__Source__.
----------------

# NDIS.sys causing serious latency problems



## hellrazor (May 25, 2011)

I know it's a networking thing, and everytime I open μtorrent it shoots latency up to well over 100,000 μs (sometimes 300k). I've looked around and supposedly restarting the Base Filtering Service is supposed to fix it (it does, but only after a couple of hundred tries).

Anybody know how to fix this shit?


----------



## AsRock (May 25, 2011)

You using nvidia's firewall or another like Mcaffe \ Norton ?.  If so get rid of them even if it's not the problem anyways.

Although you might find your solution here
http://www.sevenforums.com/network-sharing/52935-network-usage-causes-high-dpc-latency-4.html


----------



## Deleted member 3 (May 25, 2011)

What NIC? Update driver.

You might want to limit connections for µTorrent.


----------



## hellrazor (May 25, 2011)

AsRock said:


> You using nvidia's firewall or another like Mcaffe \ Norton ?.  If so get rid of them even if it's not the problem anyways.
> 
> Although you might find your solution here
> http://www.sevenforums.com/network-sharing/52935-network-usage-causes-high-dpc-latency-4.html



nVidia has a firewall? The only firewall I have is Windows firewall.



DanTheBanjoman said:


> What NIC? Update driver.
> 
> You might want to limit connections for µTorrent.



I have a WMP600N Wireless-N PCI with dual-band or some crap. The connections on μTorrent are limited to 64. Would 32 help much?


----------



## AsRock (May 26, 2011)

hellrazor said:


> nVidia has a firewall? The only firewall I have is Windows firewall.



Yes, it was around with the nforce 4 mobo's and when i tried it was just a pain in the butt.

That link not help you ?


----------



## 95Viper (May 26, 2011)

Try LatencyMon to narrow down the problem.
Read this How to Use.

----------------

__Dataset content__.
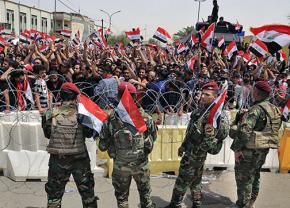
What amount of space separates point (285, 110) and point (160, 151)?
7.13 feet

----------------

__Task details__.
Retype the passage in the NDIS.sys latency thread from "I know it's" to "of hundred tries).".

__Correct answer__.
I know it's a networking thing, and everytime I open μtorrent it shoots latency up to well over 100,000 μs (sometimes 300k). I've looked around and supposedly restarting the Base Filtering Service is supposed to fix it (it does, but only after a couple of hundred tries).